Records to process ▸
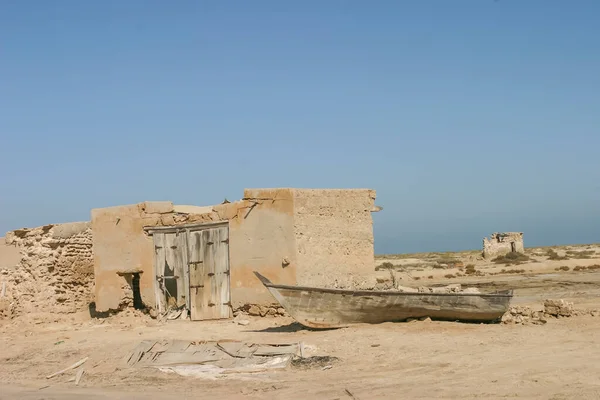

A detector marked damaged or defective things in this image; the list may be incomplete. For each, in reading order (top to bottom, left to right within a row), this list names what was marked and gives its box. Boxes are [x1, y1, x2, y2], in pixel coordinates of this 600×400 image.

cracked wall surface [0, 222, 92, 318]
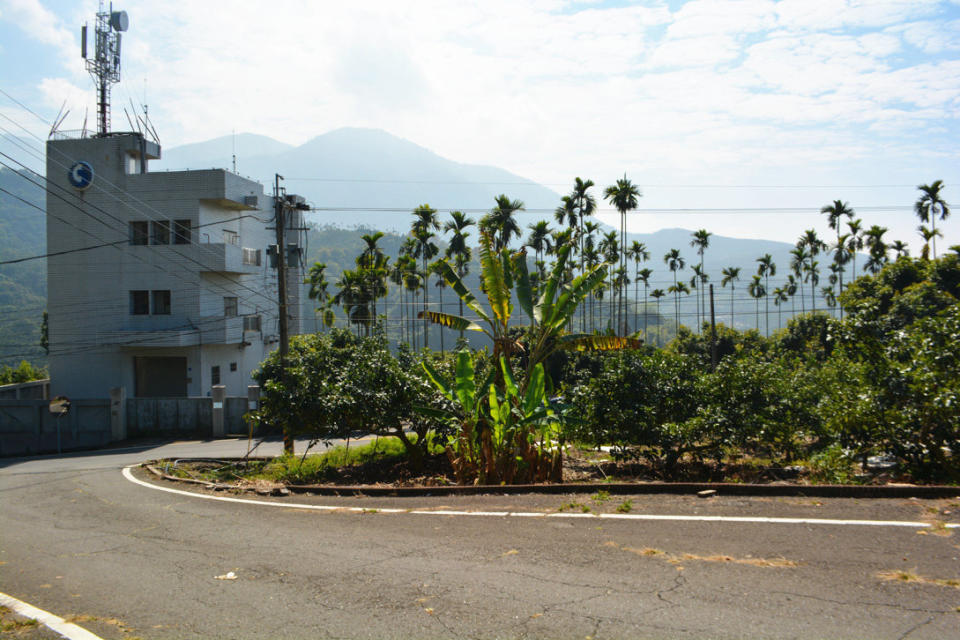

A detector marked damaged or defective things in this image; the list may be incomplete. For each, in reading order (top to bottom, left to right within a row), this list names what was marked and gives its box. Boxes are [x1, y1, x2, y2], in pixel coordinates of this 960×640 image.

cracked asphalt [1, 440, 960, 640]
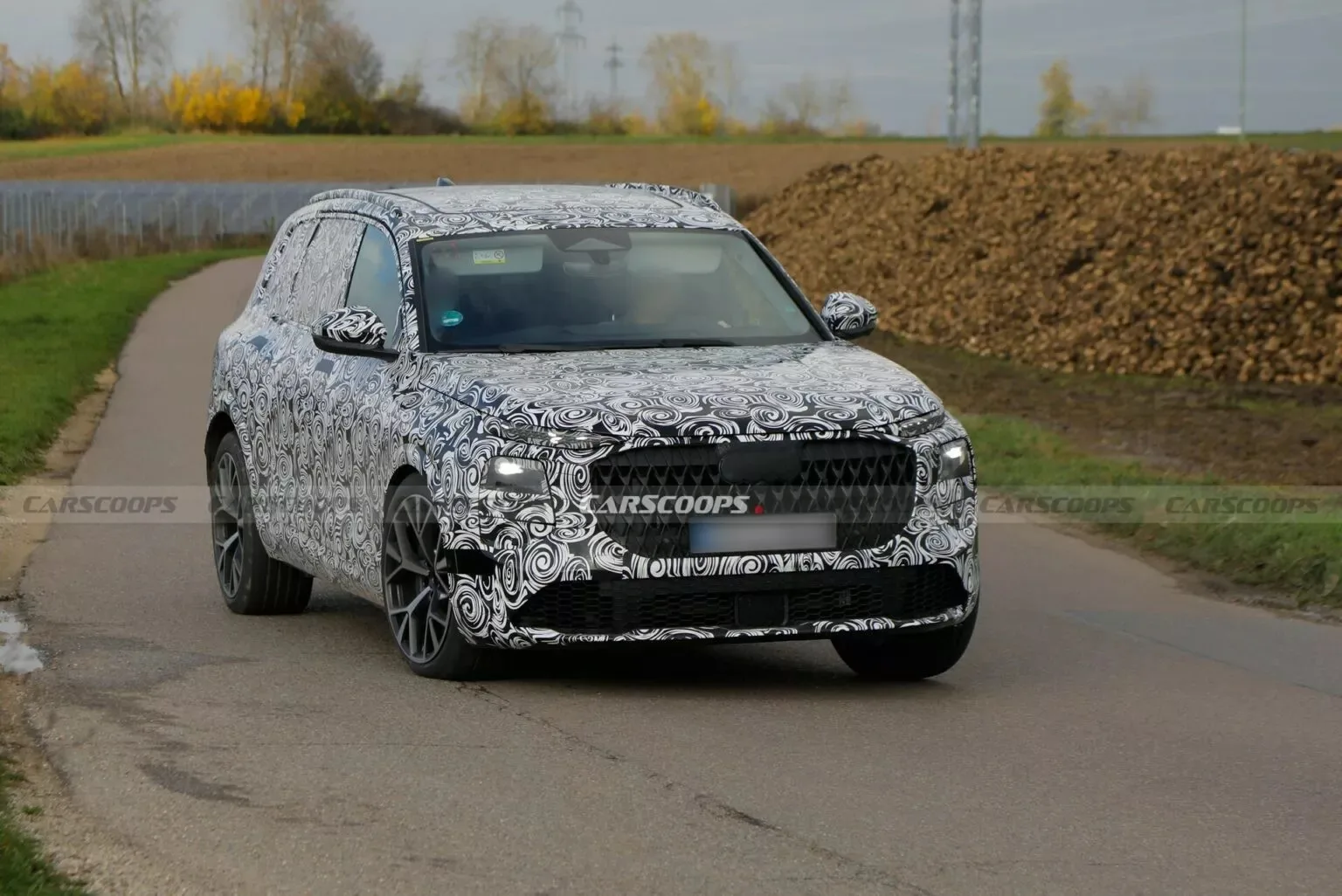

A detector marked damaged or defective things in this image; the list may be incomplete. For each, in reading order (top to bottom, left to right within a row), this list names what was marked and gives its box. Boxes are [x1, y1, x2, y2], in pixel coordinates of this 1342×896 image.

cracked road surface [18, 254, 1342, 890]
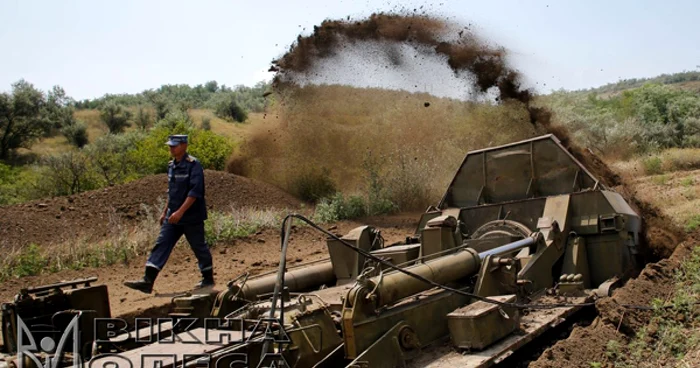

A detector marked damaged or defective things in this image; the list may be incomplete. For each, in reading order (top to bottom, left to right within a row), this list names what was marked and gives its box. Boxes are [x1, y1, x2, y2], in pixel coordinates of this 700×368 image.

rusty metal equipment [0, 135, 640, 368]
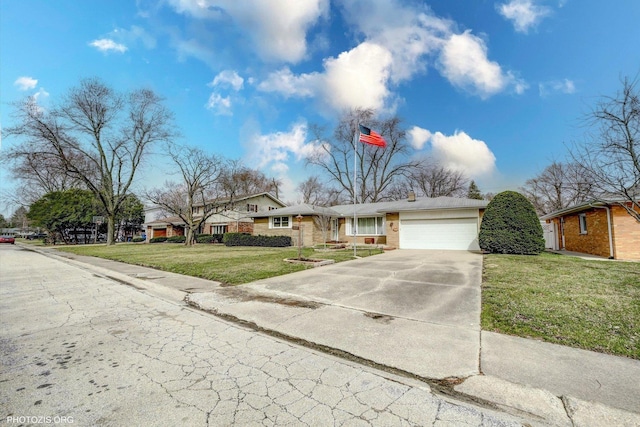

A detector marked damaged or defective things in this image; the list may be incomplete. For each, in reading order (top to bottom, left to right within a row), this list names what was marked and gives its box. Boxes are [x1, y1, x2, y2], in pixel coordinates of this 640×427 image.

Problem to work on ▸ Omitting all pictures, set the listing down exactly.

Result of the task ▸
A detector marked damaged or defective things in this image; the list may be incomplete. For each, in reading order (top to bottom, left to right within a row), this list names what was marked and gives its box. Boxes are [x1, y1, x2, y2], in pixel coordinates of this 600×400 image.

cracked wall surface [0, 222, 92, 318]

A detector marked damaged or defective things in this image; the list may be incomplete. For each, in reading order (top to bottom, left to right within a row), this list names what was marked and gives its box. Boxes are [x1, y1, x2, y2], in pixel coordinates of this 960×640 image.

cracked asphalt [1, 440, 960, 640]

A detector marked damaged or defective things in this image; the list may be incomplete. For each, in reading order (top to bottom, left to right within a row), this list names what was marked and gives its box. Boxes are [x1, y1, x2, y2], in pixel coordinates of this 1342×896 image.

cracked road surface [18, 254, 1342, 890]

A detector marked damaged or defective things in this image; the list may be incomplete. For each, in reading order (top to bottom, left to right within a row), this list names what was marked and gives its box. Boxes are [x1, y1, x2, y2], in pixel coordinates of this 700×368 image.

rusty metal equipment [0, 135, 640, 368]

A detector marked damaged or defective things in this image; the list may be incomplete. For each, in reading order (top to bottom, left to right within a row), this list names what was marked and gives its box. Boxes are [x1, y1, x2, y2], in pixel coordinates of this 640×427 image.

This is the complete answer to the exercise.